The author is an analyst for NH Investment & Securities. He can be reached at jooyh@nhqv.com -- Ed.

We lower our TP on CJCJ to W400,000, as we reflect declining valuations for global peers. However, as an earnings bottom is being confirmed and cost burden is likely to ease in 2H23, we recommend buying the dip.

Lower TP to W400,000

We lower our SOTP-based TP on CJCJ by 13% to W400,000, as we adjust the value of each business unit to reflect valuation declines for global peers.

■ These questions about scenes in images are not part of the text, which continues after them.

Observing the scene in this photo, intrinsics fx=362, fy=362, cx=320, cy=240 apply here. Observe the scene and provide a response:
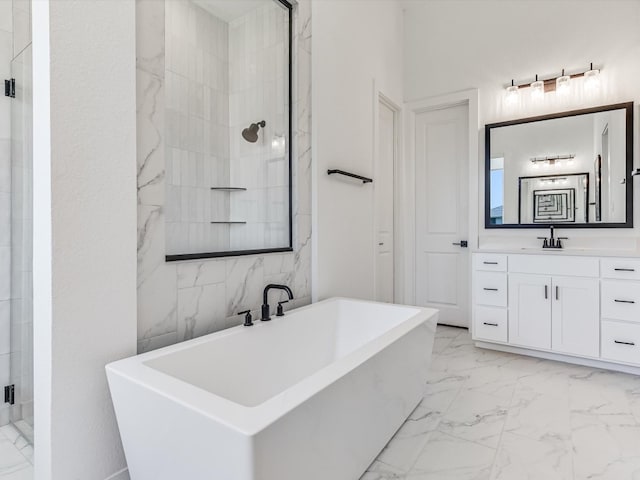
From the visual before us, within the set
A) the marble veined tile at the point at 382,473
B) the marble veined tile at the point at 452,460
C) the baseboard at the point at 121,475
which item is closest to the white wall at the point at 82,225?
the baseboard at the point at 121,475

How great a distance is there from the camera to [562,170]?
2998 millimetres

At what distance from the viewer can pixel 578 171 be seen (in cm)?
294

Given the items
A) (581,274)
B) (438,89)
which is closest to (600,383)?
(581,274)

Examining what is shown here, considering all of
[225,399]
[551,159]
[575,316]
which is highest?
[551,159]

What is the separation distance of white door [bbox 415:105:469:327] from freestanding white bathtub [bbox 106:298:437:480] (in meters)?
1.77

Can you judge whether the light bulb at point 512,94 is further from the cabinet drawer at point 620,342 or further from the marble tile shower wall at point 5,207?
the marble tile shower wall at point 5,207

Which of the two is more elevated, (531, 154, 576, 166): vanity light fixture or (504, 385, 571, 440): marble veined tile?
(531, 154, 576, 166): vanity light fixture

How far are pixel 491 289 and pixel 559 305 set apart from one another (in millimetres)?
460

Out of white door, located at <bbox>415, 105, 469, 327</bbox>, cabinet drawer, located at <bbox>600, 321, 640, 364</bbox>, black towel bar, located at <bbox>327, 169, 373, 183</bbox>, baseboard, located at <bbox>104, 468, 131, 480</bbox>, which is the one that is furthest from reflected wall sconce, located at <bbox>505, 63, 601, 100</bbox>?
baseboard, located at <bbox>104, 468, 131, 480</bbox>

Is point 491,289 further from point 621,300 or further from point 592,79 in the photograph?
point 592,79

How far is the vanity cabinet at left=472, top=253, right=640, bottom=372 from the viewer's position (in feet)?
7.87

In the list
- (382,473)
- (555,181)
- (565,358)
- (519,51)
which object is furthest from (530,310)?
(519,51)

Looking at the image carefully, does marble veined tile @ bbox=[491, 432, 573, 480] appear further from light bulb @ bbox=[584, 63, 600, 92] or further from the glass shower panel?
light bulb @ bbox=[584, 63, 600, 92]

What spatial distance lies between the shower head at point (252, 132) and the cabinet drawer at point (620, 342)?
8.56 ft
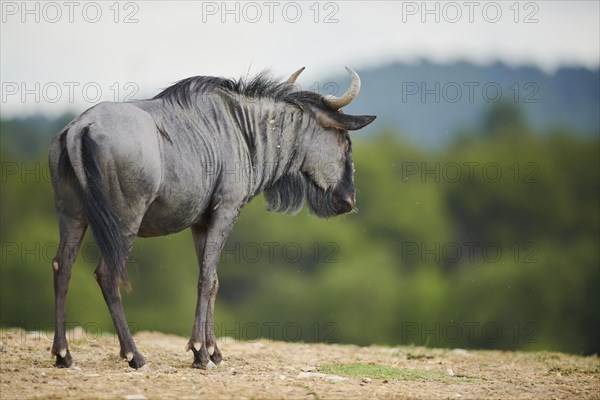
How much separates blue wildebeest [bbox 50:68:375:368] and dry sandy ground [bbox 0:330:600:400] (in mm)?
676

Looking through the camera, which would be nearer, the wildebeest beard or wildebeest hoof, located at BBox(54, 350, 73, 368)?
wildebeest hoof, located at BBox(54, 350, 73, 368)

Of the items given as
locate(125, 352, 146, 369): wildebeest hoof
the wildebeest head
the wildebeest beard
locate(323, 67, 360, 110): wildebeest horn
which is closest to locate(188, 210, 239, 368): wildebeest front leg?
locate(125, 352, 146, 369): wildebeest hoof

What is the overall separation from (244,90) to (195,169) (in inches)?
63.3

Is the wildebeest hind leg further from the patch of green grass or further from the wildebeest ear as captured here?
the wildebeest ear

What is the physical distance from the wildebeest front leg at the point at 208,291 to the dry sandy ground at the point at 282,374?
0.33 meters

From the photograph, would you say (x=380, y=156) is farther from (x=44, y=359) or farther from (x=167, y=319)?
(x=44, y=359)

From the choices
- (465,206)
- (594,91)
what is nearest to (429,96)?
(594,91)

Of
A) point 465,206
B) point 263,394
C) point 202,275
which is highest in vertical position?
point 465,206

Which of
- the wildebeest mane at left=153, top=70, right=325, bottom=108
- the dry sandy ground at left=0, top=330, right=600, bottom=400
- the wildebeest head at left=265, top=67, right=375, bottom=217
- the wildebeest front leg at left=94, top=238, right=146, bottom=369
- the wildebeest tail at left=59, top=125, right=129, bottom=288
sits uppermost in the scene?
the wildebeest mane at left=153, top=70, right=325, bottom=108

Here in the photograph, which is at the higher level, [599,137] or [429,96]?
[429,96]

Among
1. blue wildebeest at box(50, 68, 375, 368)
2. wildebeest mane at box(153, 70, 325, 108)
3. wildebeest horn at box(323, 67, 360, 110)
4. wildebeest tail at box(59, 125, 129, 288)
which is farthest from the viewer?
wildebeest horn at box(323, 67, 360, 110)

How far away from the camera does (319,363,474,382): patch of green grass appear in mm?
11586

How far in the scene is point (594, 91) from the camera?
605 feet

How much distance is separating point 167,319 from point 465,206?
36028 mm
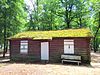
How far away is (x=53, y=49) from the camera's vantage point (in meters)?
27.6

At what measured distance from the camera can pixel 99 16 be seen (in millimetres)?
50062

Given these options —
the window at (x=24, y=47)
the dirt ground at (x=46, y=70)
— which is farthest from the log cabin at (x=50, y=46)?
the dirt ground at (x=46, y=70)

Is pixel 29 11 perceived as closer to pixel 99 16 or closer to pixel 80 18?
pixel 80 18

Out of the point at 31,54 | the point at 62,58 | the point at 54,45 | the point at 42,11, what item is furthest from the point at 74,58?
the point at 42,11

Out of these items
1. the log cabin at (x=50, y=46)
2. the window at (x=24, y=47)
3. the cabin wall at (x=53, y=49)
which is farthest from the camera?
the window at (x=24, y=47)

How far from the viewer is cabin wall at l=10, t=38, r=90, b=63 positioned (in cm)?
2594

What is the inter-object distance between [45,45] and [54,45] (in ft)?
4.06

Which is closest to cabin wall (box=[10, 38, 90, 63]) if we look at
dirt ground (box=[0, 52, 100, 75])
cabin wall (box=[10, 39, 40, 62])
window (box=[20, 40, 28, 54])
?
cabin wall (box=[10, 39, 40, 62])

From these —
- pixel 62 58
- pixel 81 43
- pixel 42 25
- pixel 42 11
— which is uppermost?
pixel 42 11

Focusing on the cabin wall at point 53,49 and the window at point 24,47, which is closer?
the cabin wall at point 53,49

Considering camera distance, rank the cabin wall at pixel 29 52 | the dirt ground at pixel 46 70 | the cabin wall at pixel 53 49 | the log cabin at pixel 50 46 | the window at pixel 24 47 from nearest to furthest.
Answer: the dirt ground at pixel 46 70
the cabin wall at pixel 53 49
the log cabin at pixel 50 46
the cabin wall at pixel 29 52
the window at pixel 24 47

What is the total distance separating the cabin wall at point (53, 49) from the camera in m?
25.9

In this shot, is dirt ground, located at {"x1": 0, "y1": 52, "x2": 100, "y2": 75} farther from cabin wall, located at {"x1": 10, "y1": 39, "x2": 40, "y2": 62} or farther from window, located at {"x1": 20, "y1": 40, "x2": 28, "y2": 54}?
window, located at {"x1": 20, "y1": 40, "x2": 28, "y2": 54}

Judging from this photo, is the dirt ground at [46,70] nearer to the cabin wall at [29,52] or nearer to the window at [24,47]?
the cabin wall at [29,52]
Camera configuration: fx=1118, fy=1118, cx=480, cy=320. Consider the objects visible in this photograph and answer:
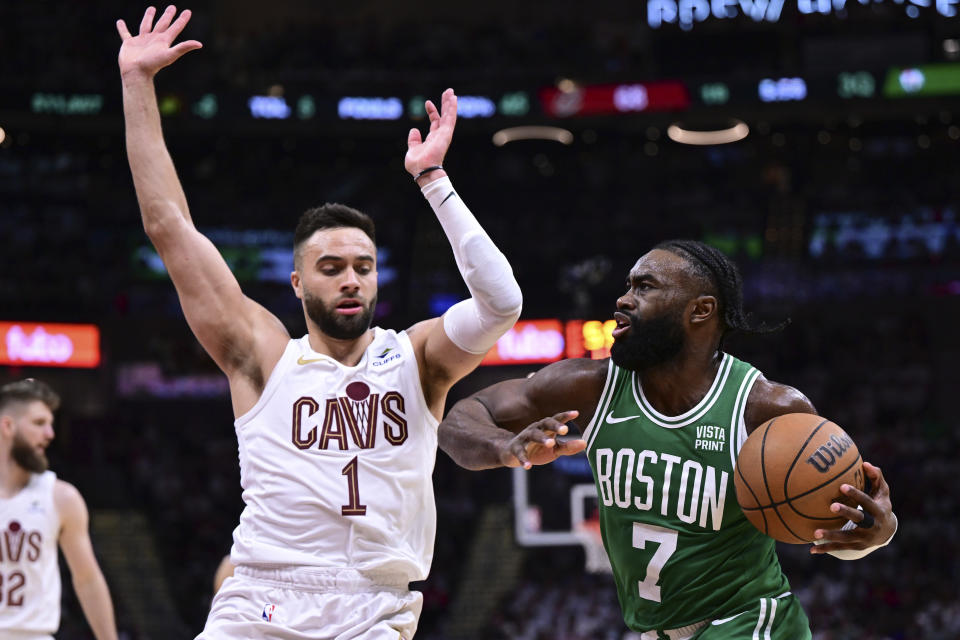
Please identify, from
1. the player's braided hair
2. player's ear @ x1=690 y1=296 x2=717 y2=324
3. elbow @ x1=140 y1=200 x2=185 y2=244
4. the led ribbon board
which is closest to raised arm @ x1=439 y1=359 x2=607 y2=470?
player's ear @ x1=690 y1=296 x2=717 y2=324

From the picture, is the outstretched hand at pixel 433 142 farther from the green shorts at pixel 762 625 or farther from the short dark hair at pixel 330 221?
the green shorts at pixel 762 625

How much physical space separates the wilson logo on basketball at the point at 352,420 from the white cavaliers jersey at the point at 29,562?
3.02 meters

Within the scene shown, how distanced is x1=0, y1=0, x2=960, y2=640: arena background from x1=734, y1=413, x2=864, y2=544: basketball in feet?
44.0

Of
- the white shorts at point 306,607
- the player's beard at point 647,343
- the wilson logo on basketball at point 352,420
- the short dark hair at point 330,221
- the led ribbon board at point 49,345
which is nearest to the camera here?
the white shorts at point 306,607

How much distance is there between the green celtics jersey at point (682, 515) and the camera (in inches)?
150

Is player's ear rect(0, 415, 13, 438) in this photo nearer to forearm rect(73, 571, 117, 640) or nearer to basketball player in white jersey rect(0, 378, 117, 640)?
basketball player in white jersey rect(0, 378, 117, 640)

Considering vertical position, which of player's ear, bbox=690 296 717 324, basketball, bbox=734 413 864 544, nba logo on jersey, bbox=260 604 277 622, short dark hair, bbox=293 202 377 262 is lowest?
nba logo on jersey, bbox=260 604 277 622

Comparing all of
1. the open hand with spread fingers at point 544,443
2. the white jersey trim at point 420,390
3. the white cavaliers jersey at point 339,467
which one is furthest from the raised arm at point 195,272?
the open hand with spread fingers at point 544,443

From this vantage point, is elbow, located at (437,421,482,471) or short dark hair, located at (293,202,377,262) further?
short dark hair, located at (293,202,377,262)

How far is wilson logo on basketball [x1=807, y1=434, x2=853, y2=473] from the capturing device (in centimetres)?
361

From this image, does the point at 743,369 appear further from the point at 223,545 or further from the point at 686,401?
the point at 223,545

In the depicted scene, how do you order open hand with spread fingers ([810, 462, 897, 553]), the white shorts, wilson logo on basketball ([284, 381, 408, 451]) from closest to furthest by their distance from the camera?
open hand with spread fingers ([810, 462, 897, 553])
the white shorts
wilson logo on basketball ([284, 381, 408, 451])

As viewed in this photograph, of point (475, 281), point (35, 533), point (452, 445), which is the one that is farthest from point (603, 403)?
point (35, 533)

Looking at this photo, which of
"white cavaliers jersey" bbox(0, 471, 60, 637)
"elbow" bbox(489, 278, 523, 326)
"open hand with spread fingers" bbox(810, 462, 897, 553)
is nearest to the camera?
"open hand with spread fingers" bbox(810, 462, 897, 553)
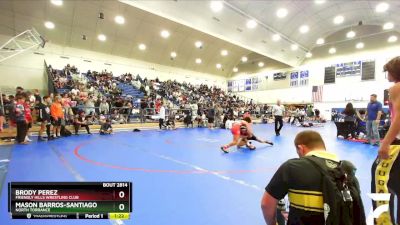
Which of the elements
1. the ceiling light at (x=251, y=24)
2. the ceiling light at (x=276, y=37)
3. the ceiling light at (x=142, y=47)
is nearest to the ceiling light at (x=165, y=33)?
the ceiling light at (x=142, y=47)

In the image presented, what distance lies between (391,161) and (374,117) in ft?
22.6

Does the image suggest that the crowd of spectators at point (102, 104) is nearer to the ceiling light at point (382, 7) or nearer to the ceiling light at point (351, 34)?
the ceiling light at point (351, 34)

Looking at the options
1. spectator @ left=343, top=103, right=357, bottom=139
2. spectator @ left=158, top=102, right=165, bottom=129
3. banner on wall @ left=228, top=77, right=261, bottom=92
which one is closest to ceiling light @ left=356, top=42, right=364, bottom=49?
banner on wall @ left=228, top=77, right=261, bottom=92

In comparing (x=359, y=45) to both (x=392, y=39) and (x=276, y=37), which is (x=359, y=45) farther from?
(x=276, y=37)

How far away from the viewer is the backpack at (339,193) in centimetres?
134

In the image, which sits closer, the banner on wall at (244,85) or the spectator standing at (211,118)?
the spectator standing at (211,118)

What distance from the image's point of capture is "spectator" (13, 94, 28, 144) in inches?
318

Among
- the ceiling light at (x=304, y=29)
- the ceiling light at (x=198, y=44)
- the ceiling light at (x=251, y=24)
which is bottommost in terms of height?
the ceiling light at (x=251, y=24)

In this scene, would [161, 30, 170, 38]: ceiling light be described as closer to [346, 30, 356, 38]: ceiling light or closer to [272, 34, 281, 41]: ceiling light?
[272, 34, 281, 41]: ceiling light

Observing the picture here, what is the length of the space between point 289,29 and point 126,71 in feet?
51.8

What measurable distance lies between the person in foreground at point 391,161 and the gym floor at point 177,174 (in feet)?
4.08

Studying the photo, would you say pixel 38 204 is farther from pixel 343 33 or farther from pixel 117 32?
pixel 343 33

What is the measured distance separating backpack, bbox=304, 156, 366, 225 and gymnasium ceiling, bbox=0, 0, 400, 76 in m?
12.9

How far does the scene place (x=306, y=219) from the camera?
144cm
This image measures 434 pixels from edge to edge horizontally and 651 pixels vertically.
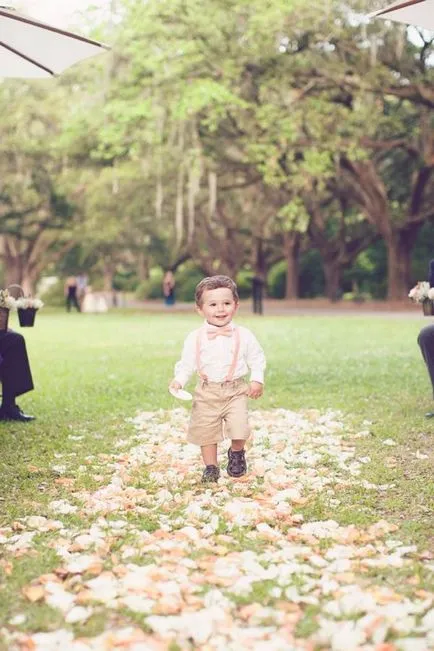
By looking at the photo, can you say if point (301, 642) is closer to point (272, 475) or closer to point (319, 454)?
point (272, 475)

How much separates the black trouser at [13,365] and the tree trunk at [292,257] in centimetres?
3047

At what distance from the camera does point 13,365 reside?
8.33 metres

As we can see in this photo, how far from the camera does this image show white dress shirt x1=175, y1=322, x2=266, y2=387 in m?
5.82

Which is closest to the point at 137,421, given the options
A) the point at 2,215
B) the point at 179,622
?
the point at 179,622

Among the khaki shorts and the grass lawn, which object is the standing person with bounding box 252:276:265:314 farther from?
the khaki shorts

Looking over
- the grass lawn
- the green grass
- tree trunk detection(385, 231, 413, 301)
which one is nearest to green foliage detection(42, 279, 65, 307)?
tree trunk detection(385, 231, 413, 301)

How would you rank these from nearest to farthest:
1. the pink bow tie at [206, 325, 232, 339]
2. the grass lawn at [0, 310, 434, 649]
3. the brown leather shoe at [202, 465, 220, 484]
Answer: the grass lawn at [0, 310, 434, 649], the pink bow tie at [206, 325, 232, 339], the brown leather shoe at [202, 465, 220, 484]

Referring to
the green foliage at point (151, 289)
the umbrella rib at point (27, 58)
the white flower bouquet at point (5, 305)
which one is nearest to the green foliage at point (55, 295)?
the green foliage at point (151, 289)

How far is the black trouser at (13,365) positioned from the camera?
8.27 m

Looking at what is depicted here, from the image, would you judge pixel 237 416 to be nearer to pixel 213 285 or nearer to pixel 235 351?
pixel 235 351

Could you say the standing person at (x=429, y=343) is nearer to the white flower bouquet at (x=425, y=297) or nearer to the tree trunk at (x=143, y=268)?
the white flower bouquet at (x=425, y=297)

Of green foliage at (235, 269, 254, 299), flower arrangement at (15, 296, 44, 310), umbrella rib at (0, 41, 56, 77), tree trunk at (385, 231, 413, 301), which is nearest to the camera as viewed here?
umbrella rib at (0, 41, 56, 77)

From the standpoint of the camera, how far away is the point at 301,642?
10.9 feet

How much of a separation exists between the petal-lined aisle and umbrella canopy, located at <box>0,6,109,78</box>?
3589mm
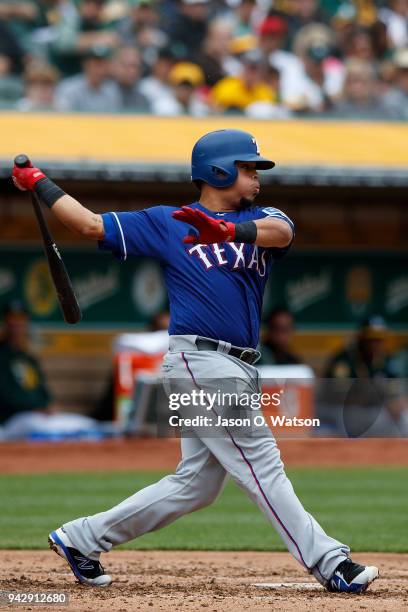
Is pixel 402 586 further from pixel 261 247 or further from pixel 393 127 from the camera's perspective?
pixel 393 127

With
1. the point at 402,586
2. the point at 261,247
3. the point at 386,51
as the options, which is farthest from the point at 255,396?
the point at 386,51

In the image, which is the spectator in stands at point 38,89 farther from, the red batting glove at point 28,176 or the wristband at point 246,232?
the wristband at point 246,232

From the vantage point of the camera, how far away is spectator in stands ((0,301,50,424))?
36.8 feet

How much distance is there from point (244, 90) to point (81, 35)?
1761mm

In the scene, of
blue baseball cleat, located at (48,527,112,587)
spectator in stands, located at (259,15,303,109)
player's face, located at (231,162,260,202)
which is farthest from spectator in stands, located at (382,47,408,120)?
blue baseball cleat, located at (48,527,112,587)

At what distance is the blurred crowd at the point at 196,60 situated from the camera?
12.2m

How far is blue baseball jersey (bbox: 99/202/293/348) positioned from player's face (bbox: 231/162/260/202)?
7 centimetres

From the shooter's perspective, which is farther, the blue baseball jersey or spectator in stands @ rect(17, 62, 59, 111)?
spectator in stands @ rect(17, 62, 59, 111)

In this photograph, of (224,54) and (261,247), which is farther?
(224,54)

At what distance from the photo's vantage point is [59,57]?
42.1 feet

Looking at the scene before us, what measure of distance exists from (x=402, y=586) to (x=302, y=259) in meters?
8.36

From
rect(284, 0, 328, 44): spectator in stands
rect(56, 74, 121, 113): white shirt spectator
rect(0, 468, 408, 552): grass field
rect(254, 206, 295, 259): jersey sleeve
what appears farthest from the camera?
rect(284, 0, 328, 44): spectator in stands

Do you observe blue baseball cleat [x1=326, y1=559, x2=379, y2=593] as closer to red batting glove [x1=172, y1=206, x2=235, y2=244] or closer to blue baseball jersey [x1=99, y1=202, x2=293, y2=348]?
blue baseball jersey [x1=99, y1=202, x2=293, y2=348]

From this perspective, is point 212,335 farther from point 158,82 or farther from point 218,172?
point 158,82
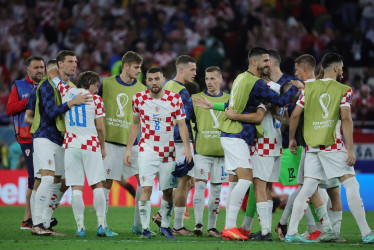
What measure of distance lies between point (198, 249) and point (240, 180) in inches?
54.7

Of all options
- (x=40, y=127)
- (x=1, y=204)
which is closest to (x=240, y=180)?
(x=40, y=127)

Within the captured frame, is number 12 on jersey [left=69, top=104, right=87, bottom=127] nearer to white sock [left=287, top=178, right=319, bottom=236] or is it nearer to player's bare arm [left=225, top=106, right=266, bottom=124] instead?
player's bare arm [left=225, top=106, right=266, bottom=124]

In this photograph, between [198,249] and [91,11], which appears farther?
[91,11]

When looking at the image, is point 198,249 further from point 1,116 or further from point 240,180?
point 1,116

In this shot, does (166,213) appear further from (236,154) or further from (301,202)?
(301,202)

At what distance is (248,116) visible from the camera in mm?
9289

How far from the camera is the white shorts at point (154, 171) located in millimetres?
9422

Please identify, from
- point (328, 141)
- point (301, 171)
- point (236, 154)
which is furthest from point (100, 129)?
point (328, 141)

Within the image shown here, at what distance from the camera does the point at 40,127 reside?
9977mm

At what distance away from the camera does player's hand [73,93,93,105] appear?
31.2 ft

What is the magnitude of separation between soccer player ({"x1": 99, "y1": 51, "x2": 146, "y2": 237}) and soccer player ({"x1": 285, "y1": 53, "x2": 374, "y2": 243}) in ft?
8.84

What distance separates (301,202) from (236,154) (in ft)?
3.43

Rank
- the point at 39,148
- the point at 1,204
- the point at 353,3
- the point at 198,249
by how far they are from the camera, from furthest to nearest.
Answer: the point at 353,3, the point at 1,204, the point at 39,148, the point at 198,249

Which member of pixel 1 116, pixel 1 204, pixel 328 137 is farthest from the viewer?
pixel 1 116
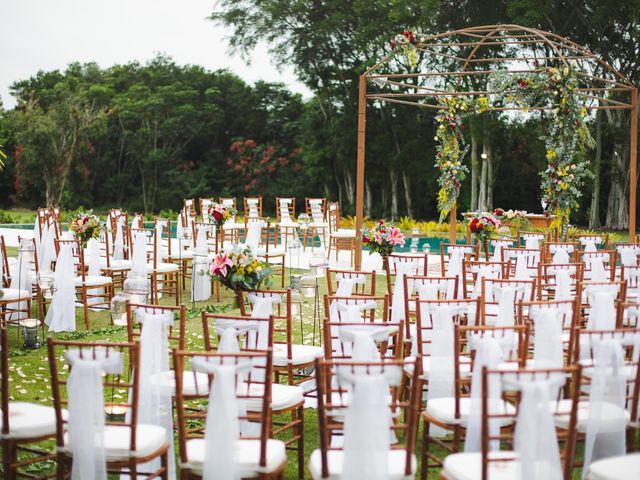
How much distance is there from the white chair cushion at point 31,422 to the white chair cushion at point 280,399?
0.95m

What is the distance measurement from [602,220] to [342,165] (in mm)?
9228

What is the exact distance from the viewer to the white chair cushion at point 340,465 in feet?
10.2

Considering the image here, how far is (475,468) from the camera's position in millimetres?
3135

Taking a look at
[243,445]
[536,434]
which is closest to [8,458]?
[243,445]

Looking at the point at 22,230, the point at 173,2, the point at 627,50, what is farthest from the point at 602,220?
the point at 173,2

In our view, the recent share-price drop reflects group affiliate risks stemming from CJ CGV's rights offering. However, as CJCJ is not participating in the rights offering, we believe concerns are excessive and expect a rebound in corporate value led by earnings recovery.

2Q23 preview: Earnings to meet lowered consensus

We forecast consolidated 2Q23 sales of W7,279.2bn (-3% y-y) and consensus-meeting OP of W311.1bn (-38% y-y). Excluding results at subsidiary CJ Logistics, sales should fall 2% y-y and OP likely declined 46% y-y.

The food division is estimated to book sales of W2,741.9bn (+5% y-y) and OP of W137.1bn (-18% y-y). Domestic processed food demand is expected to show a slight recovery q-q, and the strong performance of the overseas business likely continued. Although cost burden still exists, it should ease towards 2H23.

At the bio business (including FNT), both sales and OP likely fell as sluggish market conditions linger longer than expected amid high-base effect. However, OPM should climb q-q on an increased sales portion for high-margin specialty products.